Le fondateur de Curve affirme que l’intégration des revenus est meilleure que le rendement basé sur les émissions
Egorov a déclaré que les protocoles « ne peuvent pas vivre sans flux de revenus réels », arguant que les rendements durables doivent être liés à l’activité économique réelle.
Alors que les émissions symboliques aidaient autrefois les projets à accumuler rapidement des liquidités, il a fait valoir que les rendements durables doivent être liés à l’activité économique réelle.
« En 2020, les gens ne se souciaient pas beaucoup des risques », a déclaré Egorov. Des récompenses symboliques élevées pourraient compenser les pertes si les projets échouaient ultérieurement.
« Pour le moment, c’est absolument impossible. Si vous déposez quelque chose quelque part, vous devez être sûr que techniquement le protocole est sûr pendant au moins des années. »
Il a également lié les jetons à la décentralisation plutôt qu’à la spéculation. Sans gouvernance décentralisée, a-t-il déclaré, un projet risque d’être traité comme un service financier réglementé.
« Les jetons sont nécessaires à la décentralisation, pas pour s’enrichir rapidement », a-t-il déclaré.

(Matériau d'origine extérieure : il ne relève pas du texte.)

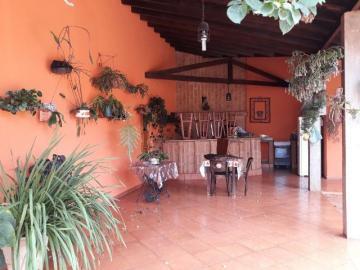 Cravinhos Jardim das Acacias Casa Venda R$900.000,00 3 Dormitorios 7 Vagas Area do terreno 300.00m2 Area construida 225.00m2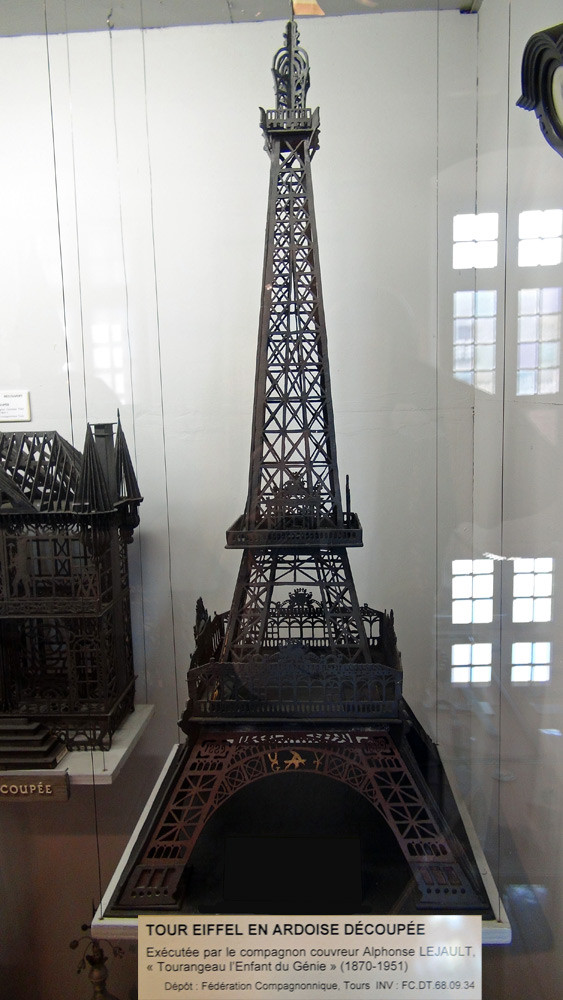 """Tour Eiffel en ardoise découpée eécutée par Alphonse Lejault, """"Tourangeau l'Enfant du Génie"""""""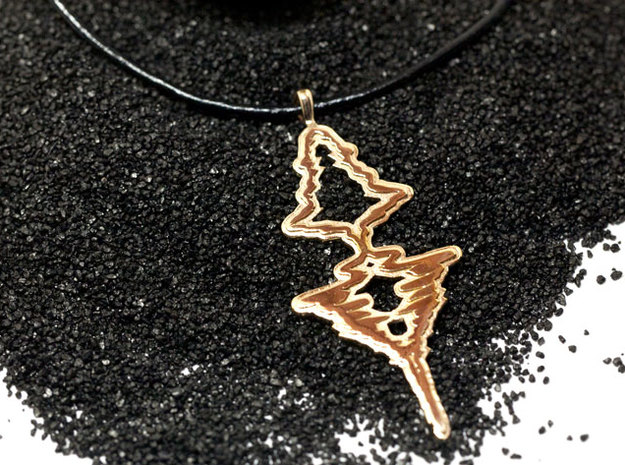 "French - ""Je t'aime"" Sound Wave Necklace 3d printed Je t'aime 
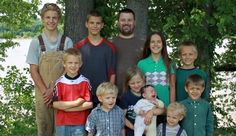 """Breckinridge County Sheriff allegedly injures pregnant mom as 10 children seized"" Posted May 11, 2015 When the officers left the home, the blocked the access road to the family property, which prevented Nicole and their two boys from leaving. Nicole was soon pulled over by the police, and that's when things went horribly wrong."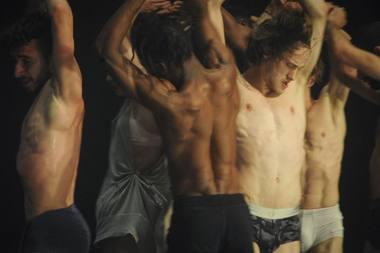 """Alainas Platelis su trupe """"Les Ballets C de la B"""" į Lietuvą grįžta po daugiau kaip 20 metų ir atsiveža spektaklį """"nicht schlafen"""". Chris Van der Burght nuotrauka"""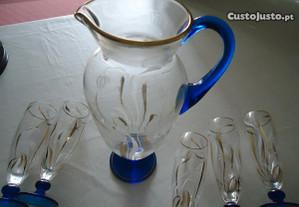 Conjunto de jarro e copos antigo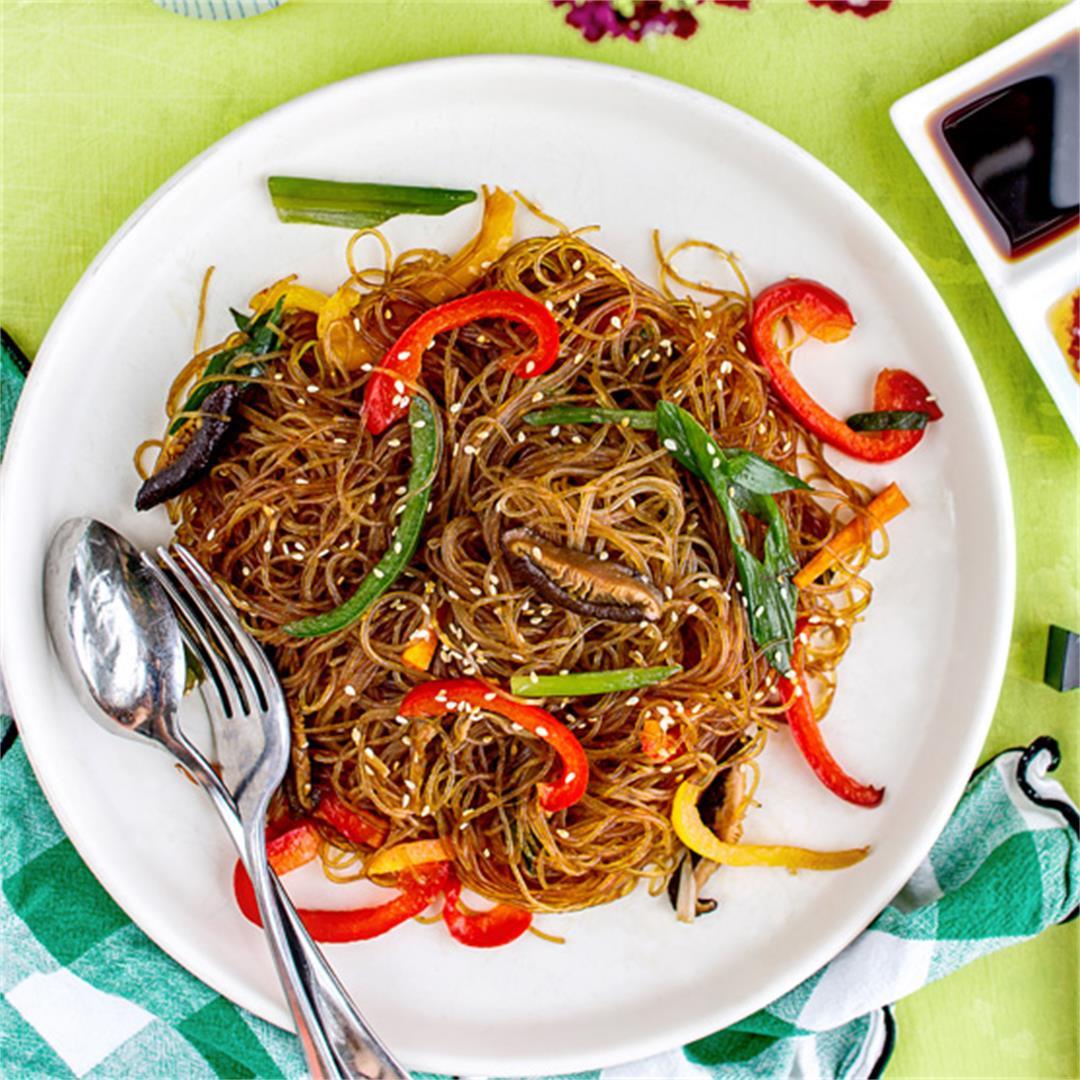 Stir-fried rainbow glass noodles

Des commentaires antérieurs ont fait écho à des préoccupations similaires. Dans un article d’opinion pour Cointelegraph, Marc Boiron, PDG de Polygon Labs, a écrit que les émissions inflationnistes ne créent que des « illusions temporaires de succès ».
Les discussions sur DeFi et les produits à rendement centralisé ont également récemment refait surface sur les réseaux sociaux.
Le 9 février, Vitalik Buterin, cofondateur d’Ethereum, a fait valoir que la véritable valeur de DeFi réside dans la redistribution des risques plutôt que dans la simple génération de rendements sur les actifs adossés à des monnaies fiduciaires.
De la spéculation à la durabilité
Egorov a également déclaré que l’attention spéculative s’était déplacée. « Toutes les primes spéculatives ont été volées par les pièces meme », a-t-il déclaré, suggérant que les jetons DeFi se négocient désormais davantage sur les fondamentaux que sur le battage médiatique.
Il a déclaré à Cointelegraph que cette dynamique rend plus difficile l’attraction de « capitaux mercenaires » qui se déplacent rapidement entre les protocoles à la recherche du rendement le plus élevé.
Il a également souligné l’évolution de la structure du marché. Les commerçants de détail se sont tournés vers les marchés à terme perpétuels, tandis que les acteurs institutionnels accumulent de plus en plus d’actifs au comptant.
Les données de Defillama montrent que le volume des contrats à terme perpétuels a atteint 1,37 billion de dollars en octobre 2025.
Selon Egorov, les entreprises durables en chaîne devront être compétitives sur la génération de revenus et l’efficacité du capital plutôt que sur les rendements annuels en pourcentage.